Ed got me a gig on the show when I was 10. I was operating several of the fish marionettes for the 7-minute short Diver Dan episodes. They paid me $15 a day, a huge amount for a 10-year-old. While I voiced the character’s lines for continuity, they would later be dubbed by the main voice talent.
The days were long but it was a hoot. They filmed the show (16 millimeter) though a fish tank, so live fish would be seen swimming around the undersea set. Had to be quite a depth of field challenge. The actor who played Diver Dan wore a full deep sea diver’s outfit, which weighed about 100 pounds. The strain of walking around on dry land in that heavy outfit under the hot studio lights had to be enormous. He passed out a few times each day. They would take off his helmet and splash his face with cold water. (What, and quit show business?)
It was my first job. Hey, a nationally syndicated TV show at age 10. I was riding high. I worked on the show for a couple of years. They filmed a bunch of episodes in a single day. I worked a couple of days each month.

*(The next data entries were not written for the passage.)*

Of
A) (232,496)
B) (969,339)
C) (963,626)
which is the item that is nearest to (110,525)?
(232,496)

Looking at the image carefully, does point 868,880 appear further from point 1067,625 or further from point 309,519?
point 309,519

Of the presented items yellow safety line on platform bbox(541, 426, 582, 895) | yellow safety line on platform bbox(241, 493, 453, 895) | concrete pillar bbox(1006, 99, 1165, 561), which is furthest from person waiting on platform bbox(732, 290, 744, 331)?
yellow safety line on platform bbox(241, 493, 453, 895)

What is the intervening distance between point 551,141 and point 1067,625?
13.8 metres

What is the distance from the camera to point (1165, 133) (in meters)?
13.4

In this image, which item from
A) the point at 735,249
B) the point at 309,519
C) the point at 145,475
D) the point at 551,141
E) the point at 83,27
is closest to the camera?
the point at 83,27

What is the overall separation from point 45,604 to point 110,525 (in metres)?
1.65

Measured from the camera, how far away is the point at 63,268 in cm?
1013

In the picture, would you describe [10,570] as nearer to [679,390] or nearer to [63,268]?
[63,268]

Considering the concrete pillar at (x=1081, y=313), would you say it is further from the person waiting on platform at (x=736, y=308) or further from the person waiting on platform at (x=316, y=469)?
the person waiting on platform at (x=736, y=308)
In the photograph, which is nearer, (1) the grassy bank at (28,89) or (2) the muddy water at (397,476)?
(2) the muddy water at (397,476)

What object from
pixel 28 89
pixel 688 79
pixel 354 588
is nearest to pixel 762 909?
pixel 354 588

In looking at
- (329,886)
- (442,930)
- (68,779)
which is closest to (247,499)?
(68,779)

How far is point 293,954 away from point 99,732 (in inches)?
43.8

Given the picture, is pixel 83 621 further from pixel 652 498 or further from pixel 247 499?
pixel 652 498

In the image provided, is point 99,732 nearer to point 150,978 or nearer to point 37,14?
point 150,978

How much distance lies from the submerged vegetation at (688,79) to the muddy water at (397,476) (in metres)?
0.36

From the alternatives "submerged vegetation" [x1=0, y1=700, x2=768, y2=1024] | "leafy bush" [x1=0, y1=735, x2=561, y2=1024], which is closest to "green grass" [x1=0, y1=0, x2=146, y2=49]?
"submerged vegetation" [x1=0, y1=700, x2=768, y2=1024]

When I got my car and license in 1967, I started advertising puppet shows I would do in people’s homes. It turned out to be quite a success. I was doing 5-10 shows a week, mostly children’s birthdays. One father asked if I did an “adult” show, as he was having a party that night. I said “yes” and spent the rest of the afternoon writing an adult-themed (a/k/a pornographic) show. I told him the adult show was $200, twice my kid’s show price. He didn’t flinch. (I hate leaving money on the table.)
Both my children’s and adult shows were very popular. I was able to buy a new car at age 17. The puppet shows continued to be very popular for several years, through my first few years in college.
When I was Creative Director of Corporate Media Communications in Atlanta, my boss and mentor Harry Hallman was one of the most creative people I ever met. He decided to do a line of “Meeting Puppets” to add some entertainment to usually boring corporate meetings. They were quite a success. We used them at meetings and in several promotional films. The puppet pictured is Pussum the Cat, made by one of the people who designed and built several of the Muppets.
Pussum was my favorite. He had a gruff, Good ‘Ol Boy, voice. I even operated him at the opening of the Reno/Sparks Convention Center in the early 1980’s. He greeted people as they came into the facility. I wore a headset and was supplied with information about the guests who came in.
During my early days at QVC, I got into a lot of trouble (what else is new?) when I created a Q-Bird Puppet and did some product presentations with him. He was the mascot of the Q in those days. The executives were upset that I made him male. They said his mystique was that he had no specific gender. Wow! QVC was ahead of the transgender curve in the early 1990’s
When I lived in Nashville, I bought and customized an old man rod-and-glove (think Kermit) puppet. I called him “Talk to the Hand.” I did a regular Internet show with him in the early 2000’s on the old Now Live video service. Some shows we had as many as 30,000 viewers. Sadly, online technology was in its infancy and technical issues with Now Live made it impossible to continue with the show.
I used Talk to the Hand for some music and comedy videos that I put on YouTube. Haven’t done too much with him lately as writing and music take up most of my time these days. But I may revive him in the near future.
Puppets took me on quite a ride in my life. I owe them a lot. Like many puppeteers, I sometimes wonder if they’re real and I’m the “Person of Cloth” (“puppet” is their word). I might want to get my medication adjusted.